§ Task to complete:
Carry on the text about making an astragalus tincture, starting right after its last sentence.

§ Supplied text:
+++++
Pour contents into strainer

Make sure you save the liquid!

Squeeze astragalus

Squeeze out all of the liquid from the material.

Finsih straining

Keep the liquid! This is your herbal tincture.

Step 6. Put the liquid tincture back into a clean glass jar and label it with the name of the herb and the date.

Finsihed tincture

Ready to use astragalus tincture.

 

Tinctures can be poured off into smaller bottles for easier use and transport. I put tinctures into 2oz. dropper bottles.

The usual dose of a tincture is 25-30 drops. This is an average dose for many types of herbs.

In order to know how much of an herb to use and what to use it for, consult a qualified herbalist, and take some training yourself.

References and Resources:

Introduction to Alternative Medicine – my online course that includes “Getting Started with Herbs.”

The Herbal Medicine Maker’s Handbook, by James Green is an excellent text for making all types of herbal products. Purchase The Herbal Medicine Maker’s Handbook  (affiliate link)

Purchase organic astragalus root (affiliate link)

About The Author

Cindy Black, L.Ac., LMT

Cindy Black is the Founder of Big Tree School of Natural Healing and the author of Meridian Massage, Pathways to Vitality. She is appreciated for her ability to make the complex accessible, fun, and practical.
+++++
Stored data:
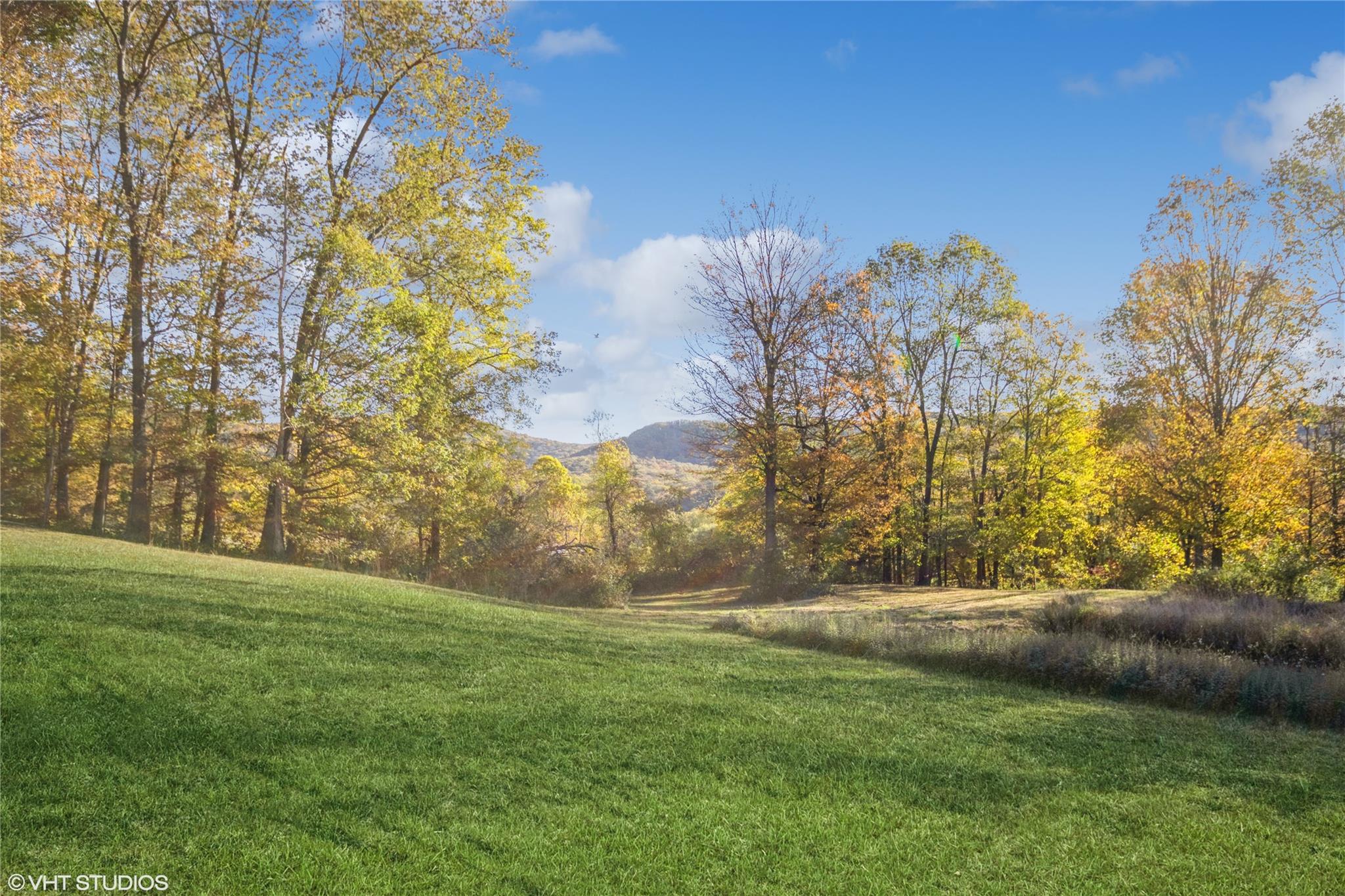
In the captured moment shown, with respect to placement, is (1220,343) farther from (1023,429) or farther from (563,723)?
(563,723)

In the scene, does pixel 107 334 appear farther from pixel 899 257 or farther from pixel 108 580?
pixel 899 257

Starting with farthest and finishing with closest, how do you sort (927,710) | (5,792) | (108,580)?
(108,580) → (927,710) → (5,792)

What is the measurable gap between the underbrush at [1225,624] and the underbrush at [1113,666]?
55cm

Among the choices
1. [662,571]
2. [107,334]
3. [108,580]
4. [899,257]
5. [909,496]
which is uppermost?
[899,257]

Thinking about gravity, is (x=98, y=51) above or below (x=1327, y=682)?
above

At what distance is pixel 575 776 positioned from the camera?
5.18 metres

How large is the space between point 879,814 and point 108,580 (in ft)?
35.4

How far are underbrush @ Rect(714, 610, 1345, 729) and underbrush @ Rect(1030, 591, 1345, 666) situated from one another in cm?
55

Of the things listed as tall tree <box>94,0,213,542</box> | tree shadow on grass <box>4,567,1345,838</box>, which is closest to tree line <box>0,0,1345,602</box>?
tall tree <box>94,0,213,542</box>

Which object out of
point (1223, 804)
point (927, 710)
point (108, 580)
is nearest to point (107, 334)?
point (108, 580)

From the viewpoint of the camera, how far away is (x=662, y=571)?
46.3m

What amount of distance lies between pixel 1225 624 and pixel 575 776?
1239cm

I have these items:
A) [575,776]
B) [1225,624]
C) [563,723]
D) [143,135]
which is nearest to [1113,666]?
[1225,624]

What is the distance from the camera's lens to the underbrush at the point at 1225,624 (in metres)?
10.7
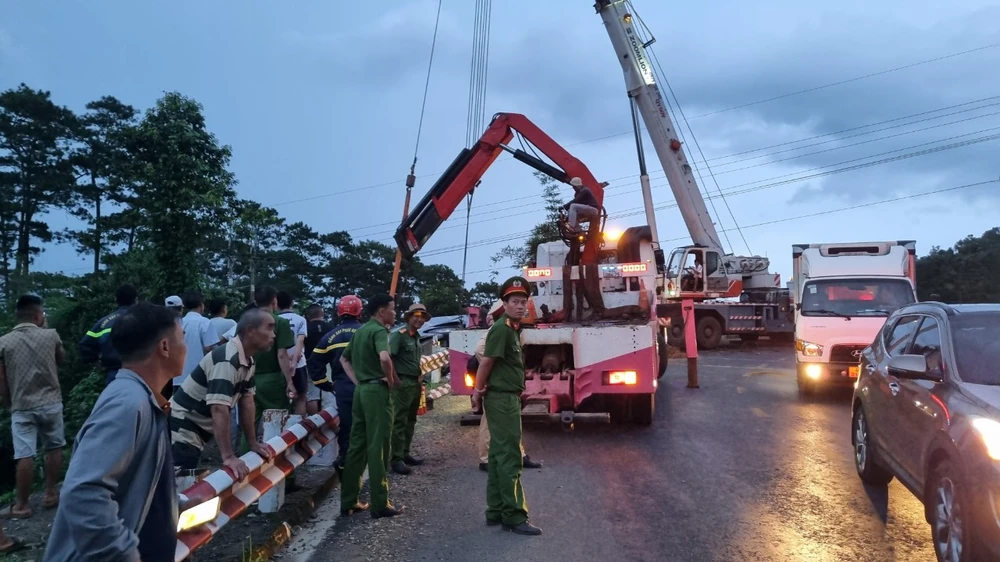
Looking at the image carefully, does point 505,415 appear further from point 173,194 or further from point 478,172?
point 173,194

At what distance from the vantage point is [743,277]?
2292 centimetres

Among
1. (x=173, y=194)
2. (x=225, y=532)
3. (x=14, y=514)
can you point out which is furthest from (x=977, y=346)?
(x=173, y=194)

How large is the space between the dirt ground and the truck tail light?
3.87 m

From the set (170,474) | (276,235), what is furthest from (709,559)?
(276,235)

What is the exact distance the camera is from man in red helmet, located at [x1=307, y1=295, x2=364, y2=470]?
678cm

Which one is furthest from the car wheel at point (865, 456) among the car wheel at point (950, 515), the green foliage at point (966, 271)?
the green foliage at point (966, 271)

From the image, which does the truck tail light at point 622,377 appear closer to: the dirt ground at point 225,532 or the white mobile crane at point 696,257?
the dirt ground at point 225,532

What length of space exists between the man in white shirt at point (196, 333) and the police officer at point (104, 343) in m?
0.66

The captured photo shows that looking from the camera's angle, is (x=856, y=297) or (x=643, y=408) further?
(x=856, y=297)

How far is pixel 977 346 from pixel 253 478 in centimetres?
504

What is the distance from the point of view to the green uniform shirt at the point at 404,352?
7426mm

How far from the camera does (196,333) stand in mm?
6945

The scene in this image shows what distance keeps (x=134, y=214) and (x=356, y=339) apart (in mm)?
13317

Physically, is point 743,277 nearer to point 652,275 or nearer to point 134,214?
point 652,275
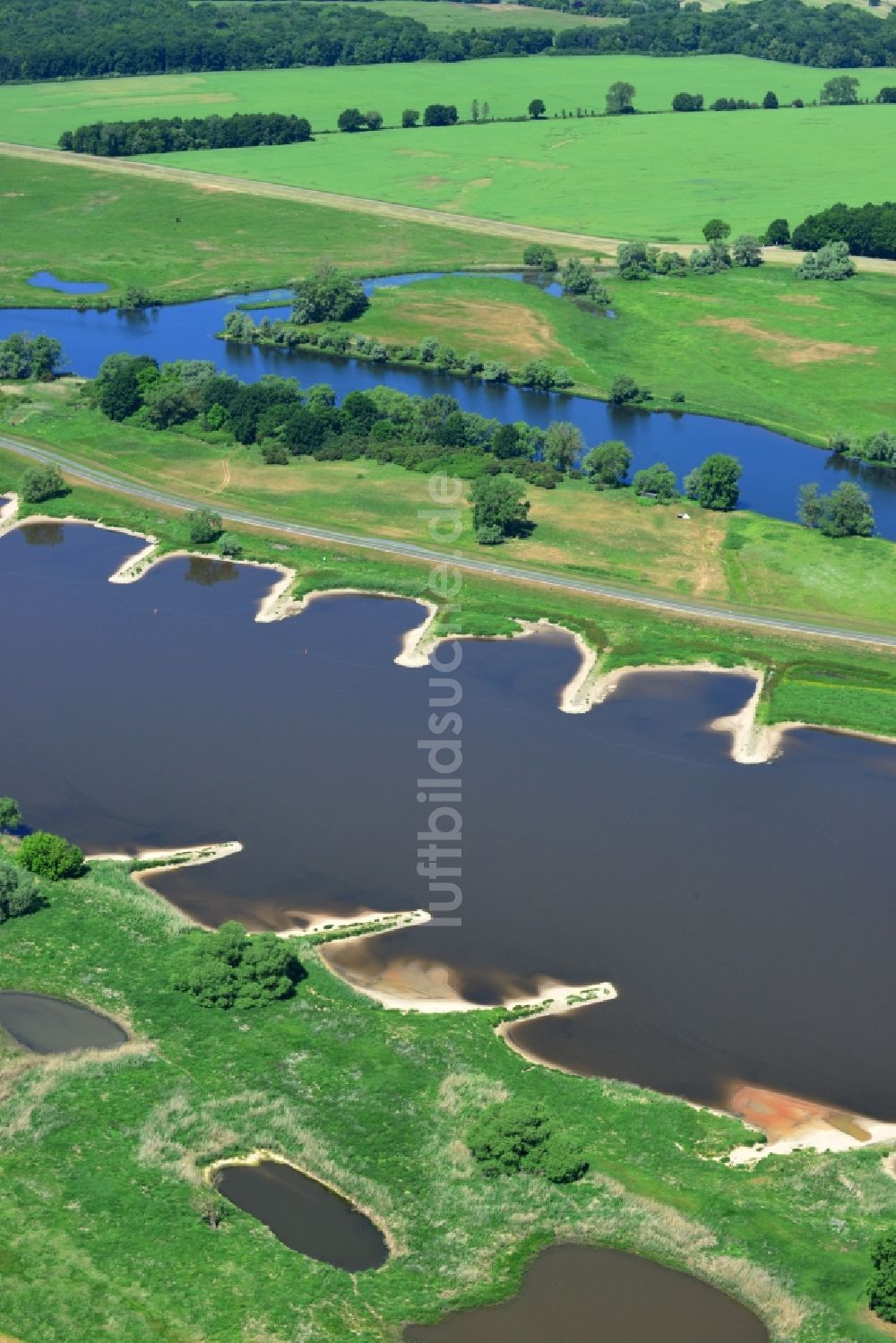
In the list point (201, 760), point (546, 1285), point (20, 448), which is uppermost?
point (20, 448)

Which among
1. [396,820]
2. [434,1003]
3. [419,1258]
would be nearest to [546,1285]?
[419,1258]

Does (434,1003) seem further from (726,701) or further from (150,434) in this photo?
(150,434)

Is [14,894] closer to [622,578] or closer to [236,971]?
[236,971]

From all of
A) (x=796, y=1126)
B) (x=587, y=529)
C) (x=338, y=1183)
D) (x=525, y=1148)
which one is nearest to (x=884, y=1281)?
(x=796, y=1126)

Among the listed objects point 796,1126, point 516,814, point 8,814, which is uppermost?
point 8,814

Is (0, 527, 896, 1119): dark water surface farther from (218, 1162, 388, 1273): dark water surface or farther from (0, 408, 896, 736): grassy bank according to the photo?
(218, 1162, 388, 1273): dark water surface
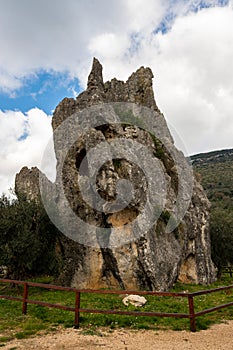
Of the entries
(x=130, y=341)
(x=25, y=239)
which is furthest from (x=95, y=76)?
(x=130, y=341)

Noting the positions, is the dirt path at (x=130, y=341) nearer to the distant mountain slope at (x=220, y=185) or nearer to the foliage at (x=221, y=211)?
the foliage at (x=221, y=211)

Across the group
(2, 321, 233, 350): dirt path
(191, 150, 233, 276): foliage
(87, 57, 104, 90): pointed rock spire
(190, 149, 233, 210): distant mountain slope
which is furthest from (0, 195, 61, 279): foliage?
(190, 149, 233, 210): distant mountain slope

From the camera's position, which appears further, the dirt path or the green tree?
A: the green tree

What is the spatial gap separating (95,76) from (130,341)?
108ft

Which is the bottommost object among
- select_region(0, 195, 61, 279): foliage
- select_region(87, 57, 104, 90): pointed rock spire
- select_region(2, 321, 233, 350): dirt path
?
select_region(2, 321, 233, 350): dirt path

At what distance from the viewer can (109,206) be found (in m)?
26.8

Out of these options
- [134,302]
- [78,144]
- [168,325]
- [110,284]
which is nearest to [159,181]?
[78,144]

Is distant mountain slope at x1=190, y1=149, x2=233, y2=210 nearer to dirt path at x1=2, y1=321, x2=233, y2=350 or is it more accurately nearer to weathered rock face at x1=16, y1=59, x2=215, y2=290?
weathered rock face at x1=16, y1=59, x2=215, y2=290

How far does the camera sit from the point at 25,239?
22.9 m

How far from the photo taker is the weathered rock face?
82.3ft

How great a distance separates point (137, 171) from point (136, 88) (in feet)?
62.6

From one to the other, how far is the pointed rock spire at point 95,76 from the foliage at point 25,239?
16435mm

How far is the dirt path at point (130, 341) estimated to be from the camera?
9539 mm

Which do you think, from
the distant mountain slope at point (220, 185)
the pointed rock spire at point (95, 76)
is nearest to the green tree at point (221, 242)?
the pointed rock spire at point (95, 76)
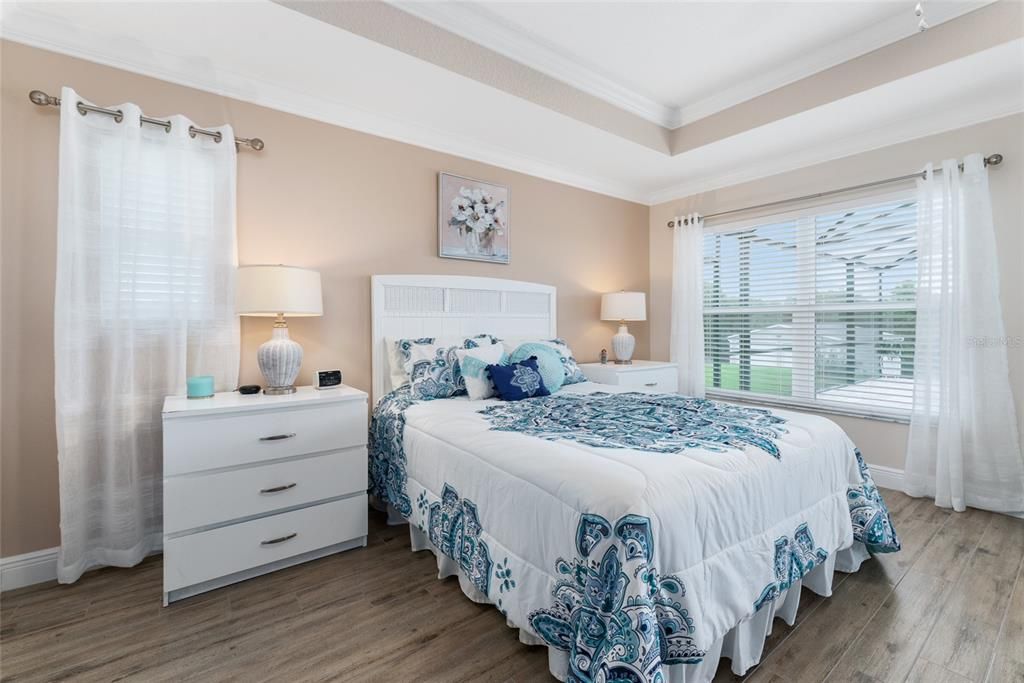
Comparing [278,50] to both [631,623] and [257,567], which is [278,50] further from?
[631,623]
+++++
§ Your response:
11 Comments

  • Denise Borsheim

    Reply Reply April 8, 2010

    I love the simplicity and clarity of this blog–it makes be so confident & eager to make tinctures! Although I make aroma-therapeutic lotions & toners & things, I have been hesitant to try herbals, but I think this will be a very beneficial part of my practice!

    • Cindy Black

      Reply Reply December 27, 2011

      Take the plunge Denise and try! Making tinctures is very easy once you get the hang of it!

  • Michael

    Reply Reply October 21, 2013

    Would this work if I used astragalus root powder??

    • Cindy Black, L.Ac.

      Reply Reply October 21, 2013

      You can use the powder but it will be a bit of a challenge to separate it out from the finished tincture. Try using fine cheese cloth when you strain off the powder – it will be a longer process and require you to squeeze and wring it out, but it should still work. Let us know how it goes if you make the tincture with the powder.

  • kelly

    Reply Reply February 4, 2016

    Hi there,
    I live in South Florida…is it best to store the tincture in the fridge or juat in a dark cabinet?
    Thanks
    Key

    • Cindy Black, L.Ac., LMT

      Reply Reply February 5, 2016

      Hi Key,
      I keep my tinctures in a dark closet, even in warm climates, it is fine. The alcohol is a great preservative.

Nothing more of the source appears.